To ensure uniformity in examinations, regulations were introduced to reinforce the central role of the Kukkiwon in evaluation procedures at both national and international levels.

===Poom rank: examinations for children===
In 1970, beginning with the 38th promotion examination, the KTA introduced separate tests for children. In February 1973, the Kukkiwon hosted the first official examination exclusively for children, after which examinations for practitioners under the age of 15 were conducted on a monthly basis. The Taegeuk poomsae were incorporated into promotion examinations in 1975. From 1 March 1983, Dan ranks awarded to practitioners under 15 years of age were officially designated as Poom, while the 4th Poom (the highest Poom level) was introduced only in 1999 following a revision of the regulations.

==See also==
- Korean martial arts
- Kwans
- Kukkiwon
- Taekwondo

== Notes ==

a. S. H. Park (1993, p. 248) lists the KTA's founding committee in 1959: "As announced in Dong-A Newspaper; President, Gen. Choi Hong Hi, Vice President, Mr.
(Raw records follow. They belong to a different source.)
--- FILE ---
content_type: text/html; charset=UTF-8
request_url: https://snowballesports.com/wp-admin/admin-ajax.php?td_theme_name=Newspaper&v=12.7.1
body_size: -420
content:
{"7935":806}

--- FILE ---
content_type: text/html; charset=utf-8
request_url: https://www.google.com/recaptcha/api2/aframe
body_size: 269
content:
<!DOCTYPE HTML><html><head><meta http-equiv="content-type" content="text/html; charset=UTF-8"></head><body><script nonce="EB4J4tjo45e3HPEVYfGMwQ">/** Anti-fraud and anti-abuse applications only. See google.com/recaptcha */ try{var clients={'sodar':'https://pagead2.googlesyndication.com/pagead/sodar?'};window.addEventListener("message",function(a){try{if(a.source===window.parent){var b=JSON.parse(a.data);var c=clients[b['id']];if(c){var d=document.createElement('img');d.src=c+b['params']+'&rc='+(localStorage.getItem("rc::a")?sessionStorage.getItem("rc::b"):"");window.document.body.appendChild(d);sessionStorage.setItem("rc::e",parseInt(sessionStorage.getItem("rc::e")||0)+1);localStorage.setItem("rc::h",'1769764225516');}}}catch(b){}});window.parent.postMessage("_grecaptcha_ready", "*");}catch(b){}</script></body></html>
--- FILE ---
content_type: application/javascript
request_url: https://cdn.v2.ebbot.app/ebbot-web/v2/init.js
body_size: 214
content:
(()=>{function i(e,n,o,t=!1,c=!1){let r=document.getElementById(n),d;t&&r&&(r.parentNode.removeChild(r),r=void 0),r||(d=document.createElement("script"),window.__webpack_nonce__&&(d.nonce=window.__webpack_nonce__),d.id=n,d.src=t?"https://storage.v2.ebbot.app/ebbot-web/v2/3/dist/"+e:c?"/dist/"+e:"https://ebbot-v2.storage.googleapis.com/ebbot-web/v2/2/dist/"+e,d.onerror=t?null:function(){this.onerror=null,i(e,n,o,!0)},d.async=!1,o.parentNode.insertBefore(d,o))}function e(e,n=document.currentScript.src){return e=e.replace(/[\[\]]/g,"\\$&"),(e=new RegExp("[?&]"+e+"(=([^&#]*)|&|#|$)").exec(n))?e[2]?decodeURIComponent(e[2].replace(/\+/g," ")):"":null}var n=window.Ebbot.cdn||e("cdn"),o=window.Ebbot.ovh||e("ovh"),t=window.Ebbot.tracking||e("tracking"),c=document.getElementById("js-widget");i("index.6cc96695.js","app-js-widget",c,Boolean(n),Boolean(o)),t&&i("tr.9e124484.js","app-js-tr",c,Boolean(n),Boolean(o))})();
No Byung Jik, Mr. Yun Kae Byung. Secretary General, Hwang Ki. Standing Directors; Mr. Hyun Jong Myung, Mr. Lee Nam Suk, Mr. Lee Jong Woo, Mr. Ko Jae Chun and Mr. Lee Young Suk. Directors; Mr. Um Un Kyu, Mr. Chong Chang Young, Mr. Bae Young Ki and Mr. Nam Tae Hi. Auditors, Mr. Kim Soon Bae and Mr. Cho Byoung Shi."

b. The claim that the KTA was founded in 1961 might be an attempt to dissociate the organisation from H. H. Choi (its inaugural president) due to later political differences between Choi and the South Korean government.

c. People claiming dan ranks from the KTA include: I. Ahmed, 1st dan (1969), 2nd dan (1970); J. R. Hilland (dan rank and year unspecified); K.-S. Hong, 5th dan (year unspecified); E. A. Humesky, 1st dan (1968), 2nd dan (1970), 3rd dan (1972); C. D. Jung, 7th dan (year unspecified); K. W. Kim, 9th dan (1971); S. Kim, 6th dan (1967), 7th dan (1973), 8th dan (1979); Y. B. Kong, 9th dan (2005); S. S. Lee, 9th dan Jidokwan (1993); Y. S. Lee (dan rank and year unspecified); W. C. Park, 4th dan (1963), 5th dan (1966); T. Walsh, 2nd dan (1971); and Y. K. Yoon, 6th dan (1999).